Every line of the material below should be output exactly as written, with the images skipped.
[[ Data open ]]
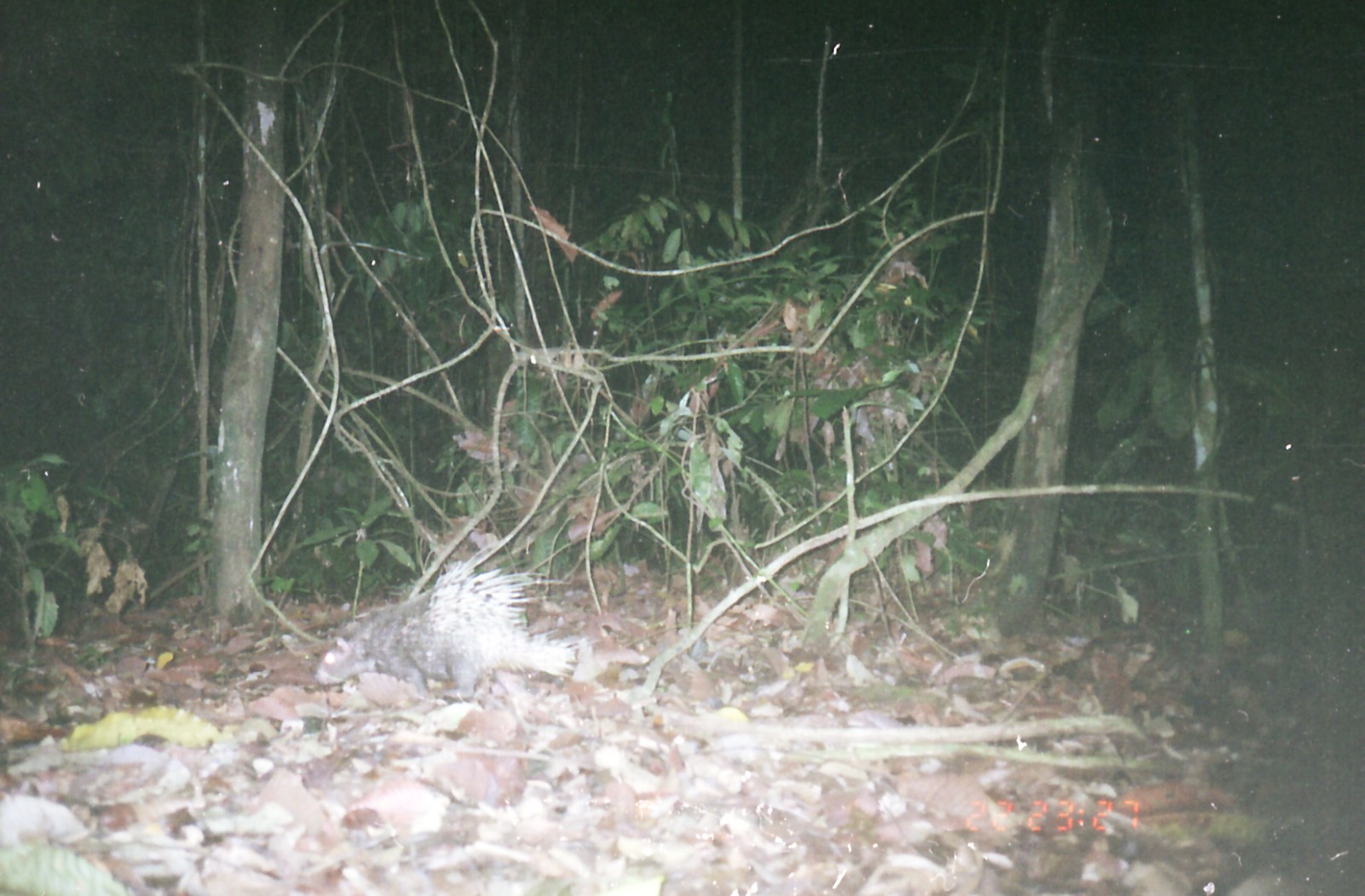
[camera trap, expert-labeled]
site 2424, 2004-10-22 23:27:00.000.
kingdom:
[[ Data closed ]]
Finished exercise:
[camera trap, expert-labeled]
site 2424, 2004-10-22 23:27:00.000.
kingdom:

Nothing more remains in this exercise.